RECHTBANK MIDDEN-NEDERLAND

Afdeling Strafrecht
Zittingslocatie Utrecht
Parketnummer: 16/653496-12
Datum uitspraak: 28 oktober 2014
Beslissing ex artikel 77p Wetboek van Strafrecht
Beslissing van de meervoudige kamer voor strafzaken in bovengenoemde rechtbank, naar aanleiding van het bezwaarschrift op grond van artikel 77p van het Wetboek van Strafrecht, ingediend door:

[veroordeelde],geboren op [1998] te [geboorteplaats] (Ecuador),

wonende aan de [adres] te [woonplaats],
hierna te noemen de veroordeelde.
De rechtbank heeft acht geslagen op de zich in het dossier van de veroordeelde bevindende stukken, waaronder:
- het vonnis van de kinderrechter in de rechtbank te Utrecht van 6 november 2012, waarbij aan de veroordeelde onder meer een taakstraf is opgelegd, bestaande deze straf uit:
een leerstraf, te weten Agressieregulatie Training TACT, voor de duur van 32 uren subsidiair 16 dagen vervangende jeugddetentie;
- een brief van de Raad voor de Kinderbescherming van 27 maart 2014, waaruit blijkt dat het niet wenselijk is dat de training TACT wordt uitgevoerd, aangezien de veroordeelde gesloten is geplaatst en in dat kader behandeling tegen agressie krijgt, waardoor de TACT-training geen toegevoegde waarde heeft;
- een kennisgeving omzetting taakstraf naar jeugddetentie van 8 augustus 2014 van de officier van justitie;
- een bezwaarschrift namens de veroordeelde van 18 augustus 2014.
Het onderzoek heeft plaatsgevonden ter zitting van 14 oktober 2014, waarbij zijn gehoord de officier van justitie, de veroordeelde, diens raadsman mr.

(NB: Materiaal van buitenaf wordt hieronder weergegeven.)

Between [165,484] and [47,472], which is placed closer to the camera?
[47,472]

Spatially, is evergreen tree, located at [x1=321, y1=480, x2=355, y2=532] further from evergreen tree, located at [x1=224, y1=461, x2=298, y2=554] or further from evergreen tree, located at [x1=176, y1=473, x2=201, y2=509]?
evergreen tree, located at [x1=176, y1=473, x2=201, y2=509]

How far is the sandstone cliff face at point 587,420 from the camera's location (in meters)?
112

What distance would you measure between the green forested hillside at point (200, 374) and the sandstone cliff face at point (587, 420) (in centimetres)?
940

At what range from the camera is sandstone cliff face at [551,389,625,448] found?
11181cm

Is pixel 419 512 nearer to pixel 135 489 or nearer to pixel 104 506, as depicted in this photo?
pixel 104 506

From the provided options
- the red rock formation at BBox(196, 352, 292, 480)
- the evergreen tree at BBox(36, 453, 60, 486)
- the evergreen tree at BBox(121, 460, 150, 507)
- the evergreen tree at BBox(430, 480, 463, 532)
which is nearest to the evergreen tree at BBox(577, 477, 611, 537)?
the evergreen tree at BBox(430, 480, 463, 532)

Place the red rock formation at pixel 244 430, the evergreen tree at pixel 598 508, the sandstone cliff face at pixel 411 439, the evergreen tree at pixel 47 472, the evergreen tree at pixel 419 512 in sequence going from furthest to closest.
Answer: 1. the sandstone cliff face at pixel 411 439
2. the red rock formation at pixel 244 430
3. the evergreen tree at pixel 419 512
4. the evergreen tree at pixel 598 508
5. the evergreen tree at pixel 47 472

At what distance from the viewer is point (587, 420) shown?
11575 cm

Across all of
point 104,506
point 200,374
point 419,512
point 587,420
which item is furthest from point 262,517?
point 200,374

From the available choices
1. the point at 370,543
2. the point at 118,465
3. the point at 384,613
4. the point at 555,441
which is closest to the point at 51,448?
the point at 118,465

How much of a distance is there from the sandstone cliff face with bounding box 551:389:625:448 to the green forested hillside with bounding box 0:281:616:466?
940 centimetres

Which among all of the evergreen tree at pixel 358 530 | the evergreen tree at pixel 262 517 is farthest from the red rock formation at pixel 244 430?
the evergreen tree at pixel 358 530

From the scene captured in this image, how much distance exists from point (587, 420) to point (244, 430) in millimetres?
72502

J.P.W. Nijboer, advocaat te Utrecht, alsmede mevrouw K. Haffmans, jeugdreclasseerder.
OVERWEGINGEN:
Ter zitting van 14 oktober 2014 heeft de officier van justitie zich op het standpunt gesteld dat het bezwaarschrift gegrond dient te worden verklaard, nu het niet (meer) wenselijk is dat de training TACT wordt uitgevoerd en deze omstandigheid niet aan de veroordeelde te wijten is.
Mevrouw Haffmans heeft ter zitting verklaard dat de betreffende leerstraf geen meerwaarde meer heeft, gelet op de behandeling in het kader van de civiele maatregel.
Op grond van het onderzoek ter zitting, alsmede gelet op de inhoud van voornoemde brief van de Raad voor de Kinderbescherming, is de rechtbank van oordeel dat het uitvoeren van de betreffende leerstraf geen toegevoegde waarde meer heeft. Het bezwaarschrift van de veroordeelde dient derhalve gegrond te worden verklaard.
De rechtbank heeft gelet op artikel 77p van het Wetboek van Strafrecht.
BESLISSING:
De rechtbank verklaart het bezwaarschrift van de veroordeelde tegen voormelde kennisgeving
gegrond.
Aldus gedaan door mr. Z.J. Oosting, kinderrechter tevens voorzitter, mrs. N.H.J.M. Veldman-Gielen en R.S.B. Kool, rechters, in tegenwoordigheid van mr. S. Prinsen, griffier, en uitgesproken op de openbare terechtzitting van deze rechtbank van 28 oktober 2014.
Mrs. Oosting en Kool zijn buiten staat mede te ondertekenen.